Отрывок текста
━━━━━━━━━━
Найти тему
Дорога Домой

С любовью и благодарностью к тебе.

Я не спала практически всю ночь. Отец метался в агонии и не переставая подскакивал с кровати. Полностью раскрывался и лежал в ледяной комнате, распахивая окно настежь. 

Под утро он уснул. Я поняла, что необходимо идти в больницу за наркотиками, эту ночь он уже не переживет без обезболивания.

Получила лекарства и вернувшись домой, обнаружила, что отец еще спит. Решила, что мне тоже необходимо вздремнуть. Ушла в баню. Постелила на полок белье. Дома было шумно. Дети сестры и мой сын - играли. Жизнь шла своим чередом. 

Только потом я поняла, для чего так срочно ушла отдохнуть.

В обед мама поехала стричься в город, захватив с собой племянников. Она долго сомневалась, можно ли так. Успокоила ее, что все в порядке, я справлюсь.

Людям, долго находящимся в связке с близким человеком, которому требуется постоянный уход, бывает достаточно сложно разлепить себя с ролью «ухаживающего» и проявить даже минимальную заботу о себе, о своем теле, внешности. Мы можем почувствовать свою вину, за саму возможность продолжения жизни, запрещать себе испытывать радость и закрывать необходимые потребности, забывая, что наша собственная жизнь продолжается. 

Мы остались дома втроем. Меня как током ударило, что срочно нужно вставать и накормить себя и ребенка.

Подогрела еду. Сели обедать. Дверь в комнату к отцу была открыта. Прослушивалось его тяжелое затрудненное дыхание во сне.
━━━━━━━━━━
Данные
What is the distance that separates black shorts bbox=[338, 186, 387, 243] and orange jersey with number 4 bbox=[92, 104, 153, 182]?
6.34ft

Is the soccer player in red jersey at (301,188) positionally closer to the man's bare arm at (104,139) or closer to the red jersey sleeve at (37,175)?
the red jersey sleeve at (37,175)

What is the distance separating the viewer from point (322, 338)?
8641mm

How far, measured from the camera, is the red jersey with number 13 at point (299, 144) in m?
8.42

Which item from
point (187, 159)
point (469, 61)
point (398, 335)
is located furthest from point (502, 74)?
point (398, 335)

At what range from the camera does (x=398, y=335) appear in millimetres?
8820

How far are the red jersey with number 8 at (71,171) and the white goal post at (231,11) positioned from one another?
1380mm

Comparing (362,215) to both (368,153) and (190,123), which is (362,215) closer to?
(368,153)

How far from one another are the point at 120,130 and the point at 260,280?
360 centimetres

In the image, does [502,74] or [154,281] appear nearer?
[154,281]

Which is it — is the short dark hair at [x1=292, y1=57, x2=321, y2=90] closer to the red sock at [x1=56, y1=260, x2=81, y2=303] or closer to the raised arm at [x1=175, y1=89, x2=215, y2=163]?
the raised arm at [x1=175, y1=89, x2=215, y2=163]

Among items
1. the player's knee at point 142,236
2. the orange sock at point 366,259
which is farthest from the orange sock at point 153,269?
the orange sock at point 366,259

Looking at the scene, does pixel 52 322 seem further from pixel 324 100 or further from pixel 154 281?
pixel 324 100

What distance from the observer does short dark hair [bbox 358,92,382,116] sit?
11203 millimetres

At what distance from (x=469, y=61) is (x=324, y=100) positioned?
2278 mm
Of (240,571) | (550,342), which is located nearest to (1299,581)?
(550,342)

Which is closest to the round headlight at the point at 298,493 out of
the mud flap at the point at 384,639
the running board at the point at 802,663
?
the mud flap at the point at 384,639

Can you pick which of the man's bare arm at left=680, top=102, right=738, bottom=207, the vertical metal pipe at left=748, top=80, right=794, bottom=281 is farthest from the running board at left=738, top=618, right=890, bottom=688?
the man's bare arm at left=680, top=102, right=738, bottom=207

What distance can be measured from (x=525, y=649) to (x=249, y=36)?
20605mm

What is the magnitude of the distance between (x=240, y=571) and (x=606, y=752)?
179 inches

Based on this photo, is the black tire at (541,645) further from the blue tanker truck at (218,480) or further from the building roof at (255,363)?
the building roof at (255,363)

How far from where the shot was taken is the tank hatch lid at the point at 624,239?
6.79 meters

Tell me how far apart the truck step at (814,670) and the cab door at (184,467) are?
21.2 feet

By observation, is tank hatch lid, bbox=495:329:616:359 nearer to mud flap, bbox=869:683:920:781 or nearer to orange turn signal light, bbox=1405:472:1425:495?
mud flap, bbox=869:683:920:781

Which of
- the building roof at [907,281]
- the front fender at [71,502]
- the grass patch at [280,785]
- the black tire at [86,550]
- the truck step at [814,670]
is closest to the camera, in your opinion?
━━━━━━━━━━
Задание
Перепишите из отрывка слово в слово всё, что идёт от слов «Только потом я» вниз до слов «порядке, я справлюсь.» включительно. Данные здесь не понадобятся.

Ваш ответ
Только потом я поняла, для чего так срочно ушла отдохнуть.

В обед мама поехала стричься в город, захватив с собой племянников. Она долго сомневалась, можно ли так. Успокоила ее, что все в порядке, я справлюсь.